[Graph understanding data]
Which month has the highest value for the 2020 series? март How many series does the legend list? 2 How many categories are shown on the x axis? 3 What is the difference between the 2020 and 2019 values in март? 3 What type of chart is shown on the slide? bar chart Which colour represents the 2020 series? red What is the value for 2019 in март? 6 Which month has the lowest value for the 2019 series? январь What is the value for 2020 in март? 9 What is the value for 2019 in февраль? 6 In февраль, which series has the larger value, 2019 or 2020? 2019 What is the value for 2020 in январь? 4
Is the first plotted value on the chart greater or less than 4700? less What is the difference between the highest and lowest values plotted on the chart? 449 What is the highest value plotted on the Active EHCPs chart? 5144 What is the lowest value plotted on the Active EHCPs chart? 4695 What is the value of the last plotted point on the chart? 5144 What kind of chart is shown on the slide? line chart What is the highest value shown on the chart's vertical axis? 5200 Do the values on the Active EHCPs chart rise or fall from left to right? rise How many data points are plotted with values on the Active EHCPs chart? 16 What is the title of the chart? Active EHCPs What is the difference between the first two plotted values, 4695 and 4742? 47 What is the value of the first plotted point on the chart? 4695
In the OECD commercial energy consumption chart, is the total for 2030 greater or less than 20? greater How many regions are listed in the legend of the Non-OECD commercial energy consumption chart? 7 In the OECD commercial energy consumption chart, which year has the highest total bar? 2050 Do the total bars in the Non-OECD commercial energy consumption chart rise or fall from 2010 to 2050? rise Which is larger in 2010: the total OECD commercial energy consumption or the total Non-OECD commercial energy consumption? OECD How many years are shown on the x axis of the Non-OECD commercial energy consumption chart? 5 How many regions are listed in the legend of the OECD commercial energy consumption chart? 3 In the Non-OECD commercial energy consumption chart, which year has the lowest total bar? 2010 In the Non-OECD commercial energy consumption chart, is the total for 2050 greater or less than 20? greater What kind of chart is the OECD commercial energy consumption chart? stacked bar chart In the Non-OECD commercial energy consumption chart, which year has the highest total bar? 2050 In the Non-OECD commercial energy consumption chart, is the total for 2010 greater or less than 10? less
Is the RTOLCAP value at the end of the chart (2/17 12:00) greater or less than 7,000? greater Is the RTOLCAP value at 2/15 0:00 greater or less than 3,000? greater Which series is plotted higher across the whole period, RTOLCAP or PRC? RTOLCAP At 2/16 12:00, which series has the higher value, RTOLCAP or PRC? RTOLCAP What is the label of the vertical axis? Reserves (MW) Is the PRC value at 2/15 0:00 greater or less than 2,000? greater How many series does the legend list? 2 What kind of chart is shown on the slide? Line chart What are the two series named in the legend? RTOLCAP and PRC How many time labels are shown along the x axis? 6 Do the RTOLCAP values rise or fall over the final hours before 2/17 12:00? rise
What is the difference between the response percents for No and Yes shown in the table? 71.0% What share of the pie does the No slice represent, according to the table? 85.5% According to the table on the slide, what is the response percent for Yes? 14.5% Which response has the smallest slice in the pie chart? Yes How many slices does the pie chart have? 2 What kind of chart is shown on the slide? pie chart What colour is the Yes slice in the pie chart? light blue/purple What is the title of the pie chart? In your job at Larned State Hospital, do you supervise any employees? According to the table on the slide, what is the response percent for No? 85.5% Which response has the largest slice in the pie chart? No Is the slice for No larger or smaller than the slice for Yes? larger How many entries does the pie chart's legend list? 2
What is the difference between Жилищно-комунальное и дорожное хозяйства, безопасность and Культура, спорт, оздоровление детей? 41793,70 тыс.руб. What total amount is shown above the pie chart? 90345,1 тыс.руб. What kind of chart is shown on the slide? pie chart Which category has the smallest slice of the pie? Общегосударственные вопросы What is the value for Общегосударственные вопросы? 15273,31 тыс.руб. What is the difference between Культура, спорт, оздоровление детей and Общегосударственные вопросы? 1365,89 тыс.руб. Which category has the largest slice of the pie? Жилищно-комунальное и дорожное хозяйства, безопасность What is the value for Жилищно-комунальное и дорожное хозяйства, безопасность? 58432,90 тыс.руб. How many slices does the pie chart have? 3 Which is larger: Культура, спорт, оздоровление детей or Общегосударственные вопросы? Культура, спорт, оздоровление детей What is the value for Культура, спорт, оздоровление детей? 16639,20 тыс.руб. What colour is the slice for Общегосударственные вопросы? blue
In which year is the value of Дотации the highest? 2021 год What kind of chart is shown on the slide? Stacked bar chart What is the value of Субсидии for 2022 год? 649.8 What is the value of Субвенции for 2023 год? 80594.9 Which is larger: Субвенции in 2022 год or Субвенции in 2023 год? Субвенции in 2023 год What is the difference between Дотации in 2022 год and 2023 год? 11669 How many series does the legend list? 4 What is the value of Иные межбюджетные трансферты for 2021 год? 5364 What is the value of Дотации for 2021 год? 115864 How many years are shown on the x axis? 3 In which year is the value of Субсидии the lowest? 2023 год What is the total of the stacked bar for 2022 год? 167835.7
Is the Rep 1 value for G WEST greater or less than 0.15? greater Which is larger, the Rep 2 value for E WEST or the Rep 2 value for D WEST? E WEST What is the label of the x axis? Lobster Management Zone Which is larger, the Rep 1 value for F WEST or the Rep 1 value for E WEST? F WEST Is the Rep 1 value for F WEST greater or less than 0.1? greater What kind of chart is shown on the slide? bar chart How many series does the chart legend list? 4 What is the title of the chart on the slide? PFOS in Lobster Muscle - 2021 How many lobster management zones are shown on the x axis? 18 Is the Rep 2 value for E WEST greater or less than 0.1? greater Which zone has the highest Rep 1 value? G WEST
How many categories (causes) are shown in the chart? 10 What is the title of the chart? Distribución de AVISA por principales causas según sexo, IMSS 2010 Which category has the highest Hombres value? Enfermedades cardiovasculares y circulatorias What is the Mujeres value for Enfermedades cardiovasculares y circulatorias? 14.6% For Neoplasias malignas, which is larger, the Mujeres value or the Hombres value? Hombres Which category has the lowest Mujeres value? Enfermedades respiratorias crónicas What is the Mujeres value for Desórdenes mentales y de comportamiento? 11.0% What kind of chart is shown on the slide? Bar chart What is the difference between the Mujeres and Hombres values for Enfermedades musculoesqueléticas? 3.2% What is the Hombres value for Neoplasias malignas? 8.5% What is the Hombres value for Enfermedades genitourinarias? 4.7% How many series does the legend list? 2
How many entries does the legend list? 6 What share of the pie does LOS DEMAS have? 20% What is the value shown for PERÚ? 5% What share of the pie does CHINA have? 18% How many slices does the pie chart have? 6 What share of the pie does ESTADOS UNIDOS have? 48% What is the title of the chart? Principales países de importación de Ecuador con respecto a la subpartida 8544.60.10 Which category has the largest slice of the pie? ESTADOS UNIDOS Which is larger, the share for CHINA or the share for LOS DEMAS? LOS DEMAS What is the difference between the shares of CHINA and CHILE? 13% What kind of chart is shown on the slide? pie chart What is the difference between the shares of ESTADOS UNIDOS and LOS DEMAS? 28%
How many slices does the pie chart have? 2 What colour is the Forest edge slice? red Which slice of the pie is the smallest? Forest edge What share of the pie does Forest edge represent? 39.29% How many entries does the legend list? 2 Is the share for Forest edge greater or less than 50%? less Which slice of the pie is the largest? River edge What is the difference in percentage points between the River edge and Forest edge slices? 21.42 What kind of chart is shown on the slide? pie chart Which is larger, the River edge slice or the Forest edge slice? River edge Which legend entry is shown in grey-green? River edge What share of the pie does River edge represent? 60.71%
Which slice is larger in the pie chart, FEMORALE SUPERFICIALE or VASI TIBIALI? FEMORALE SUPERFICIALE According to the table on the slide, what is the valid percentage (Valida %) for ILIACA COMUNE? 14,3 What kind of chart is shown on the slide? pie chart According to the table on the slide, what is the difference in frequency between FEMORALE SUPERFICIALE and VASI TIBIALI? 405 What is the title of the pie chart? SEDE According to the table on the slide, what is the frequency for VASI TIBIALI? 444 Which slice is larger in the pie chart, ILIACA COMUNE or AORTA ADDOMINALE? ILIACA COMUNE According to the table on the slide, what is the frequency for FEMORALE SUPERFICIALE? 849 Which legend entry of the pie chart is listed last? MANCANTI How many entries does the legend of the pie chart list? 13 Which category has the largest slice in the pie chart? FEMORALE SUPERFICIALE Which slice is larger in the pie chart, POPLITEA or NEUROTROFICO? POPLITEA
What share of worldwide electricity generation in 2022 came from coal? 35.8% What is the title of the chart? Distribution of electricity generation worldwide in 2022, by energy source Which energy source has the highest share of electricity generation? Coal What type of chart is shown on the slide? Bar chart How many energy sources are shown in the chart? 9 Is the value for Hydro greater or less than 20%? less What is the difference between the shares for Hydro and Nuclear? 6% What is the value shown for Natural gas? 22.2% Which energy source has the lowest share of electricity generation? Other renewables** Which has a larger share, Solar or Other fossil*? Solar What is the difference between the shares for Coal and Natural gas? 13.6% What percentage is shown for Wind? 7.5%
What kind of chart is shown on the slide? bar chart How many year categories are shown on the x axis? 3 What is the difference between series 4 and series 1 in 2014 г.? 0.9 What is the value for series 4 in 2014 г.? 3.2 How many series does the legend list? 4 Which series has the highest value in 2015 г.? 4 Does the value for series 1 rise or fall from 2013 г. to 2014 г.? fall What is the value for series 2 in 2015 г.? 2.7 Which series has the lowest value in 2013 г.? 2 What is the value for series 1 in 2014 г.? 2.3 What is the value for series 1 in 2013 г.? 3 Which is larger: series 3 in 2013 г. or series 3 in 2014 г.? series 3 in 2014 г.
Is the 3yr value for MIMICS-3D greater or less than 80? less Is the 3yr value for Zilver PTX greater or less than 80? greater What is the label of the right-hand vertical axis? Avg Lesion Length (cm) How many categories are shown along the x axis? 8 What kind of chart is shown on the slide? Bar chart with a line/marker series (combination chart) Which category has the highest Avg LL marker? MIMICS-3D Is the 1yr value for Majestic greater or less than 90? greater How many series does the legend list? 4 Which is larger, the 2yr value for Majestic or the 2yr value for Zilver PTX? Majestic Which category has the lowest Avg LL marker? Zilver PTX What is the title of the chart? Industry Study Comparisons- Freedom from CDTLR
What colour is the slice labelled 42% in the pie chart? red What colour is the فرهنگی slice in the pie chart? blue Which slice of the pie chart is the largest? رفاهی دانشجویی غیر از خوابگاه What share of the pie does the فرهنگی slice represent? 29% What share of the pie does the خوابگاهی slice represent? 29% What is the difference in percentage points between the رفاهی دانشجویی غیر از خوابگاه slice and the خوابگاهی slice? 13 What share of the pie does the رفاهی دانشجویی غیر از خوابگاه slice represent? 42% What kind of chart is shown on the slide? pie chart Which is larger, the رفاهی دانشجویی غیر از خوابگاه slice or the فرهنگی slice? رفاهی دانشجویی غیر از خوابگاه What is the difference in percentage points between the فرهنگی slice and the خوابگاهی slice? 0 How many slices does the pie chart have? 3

The task:
Can you output, unchanged, the lines running from the start of the records up to and including the line that contains "Is the first"?

Result of the exercise:
Which month has the highest value for the 2020 series? март How many series does the legend list? 2 How many categories are shown on the x axis? 3 What is the difference between the 2020 and 2019 values in март? 3 What type of chart is shown on the slide? bar chart Which colour represents the 2020 series? red What is the value for 2019 in март? 6 Which month has the lowest value for the 2019 series? январь What is the value for 2020 in март? 9 What is the value for 2019 in февраль? 6 In февраль, which series has the larger value, 2019 or 2020? 2019 What is the value for 2020 in январь? 4
Is the first plotted value on the chart greater or less than 4700? less What is the difference between the highest and lowest values plotted on the chart? 449 What is the highest value plotted on the Active EHCPs chart? 5144 What is the lowest value plotted on the Active EHCPs chart? 4695 What is the value of the last plotted point on the chart? 5144 What kind of chart is shown on the slide? line chart What is the highest value shown on the chart's vertical axis? 5200 Do the values on the Active EHCPs chart rise or fall from left to right? rise How many data points are plotted with values on the Active EHCPs chart? 16 What is the title of the chart? Active EHCPs What is the difference between the first two plotted values, 4695 and 4742? 47 What is the value of the first plotted point on the chart? 4695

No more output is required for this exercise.